結愛の元へワオがお菓子を習いに通い始めて、4か月が経った。ワオは最初こそ、簡単なチョコレートの湯煎でもチョコレートの中に湯を入れて失敗したり、プリンを作る時にはカラメルを焦がしてしまったりしていたが、元々料理の素養があったので、今ではかなり上達した。
無機質な水飴を、美しい曲線の白鳥の飴細工にする。繊細で華奢な指を持つワオの手を見ると、結愛はつい見惚れてしまい、次の指示を忘れてしまいそうになる。モノトーンが好きで殺風景であった結愛の部屋だが、ワオが来る日には花を生けるようになった。ワオが来ると、部屋に明るい光が射すように感じていた。
「ワオさん、私の祖母があなたに会いたいって言っているの。今は、施設にいるんだけど、今度の休みの日にどうかな?」
結愛がワオに切り出すと、ワオは結愛のレシピ本の挿絵のイメージカットのラフを描く手を音もなく止めた。
「今はイラストの仕事がたくさん来ているから、締め切りが近くて難しいよ」
「ほんのちょっとよ、時間は取らせない」
「本当に忙しいんだから。無理」
そう言うとワオは立ち上がって上着を羽織り、帰り支度を始めてしまった。
「じゃあまた、来週。このキッチンで」
この日は一緒に夕飯も食べようと言っていたのに、ワオはわざわざ「このキッチンで」と言って、結愛が引き留めようと言葉を発する一瞬前にドアを開けて帰ってしまった。

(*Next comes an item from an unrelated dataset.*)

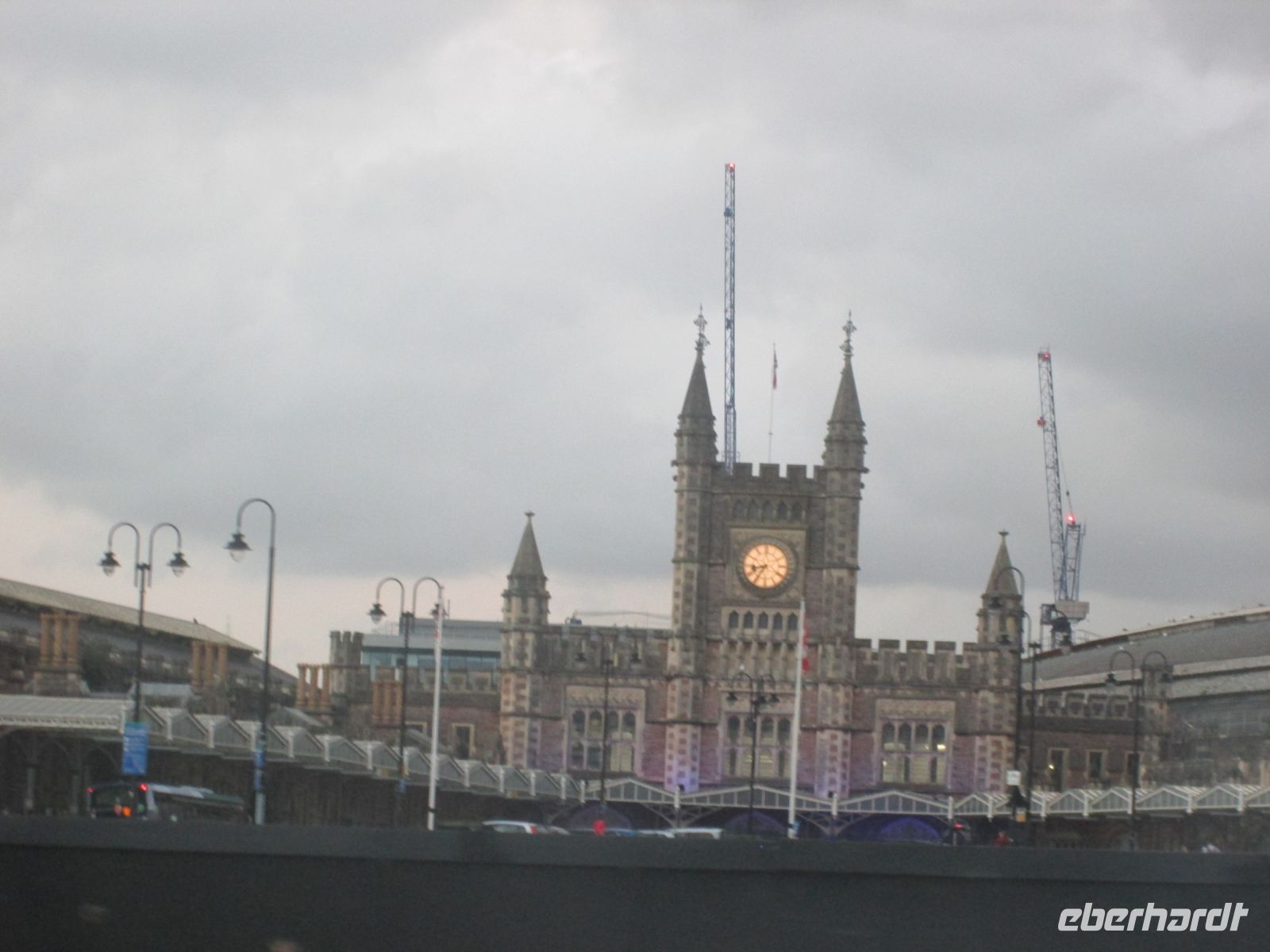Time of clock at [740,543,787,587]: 8:35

結愛には夢があった。男性恐怖症になる前の夢。やっと最近になって、取り戻すことができた夢。
自分の作ったウエディングケーキで、ガーデンウエディングを行う。季節の花を飾ったケーキで、中にはたっぷりのフルーツを入れる。フルーツに気を付けながら、タキシード姿の彼とケーキカットを行う……
それがあと少しで叶いそうなのに、なぜワオは逃げるのか、結愛は焦っていた。両親に会ってと言うのはハードルが高いだろうから、まず祖母からと思ったのだが、祖母の方がかえってハードルが高かったか、と結愛は反省した。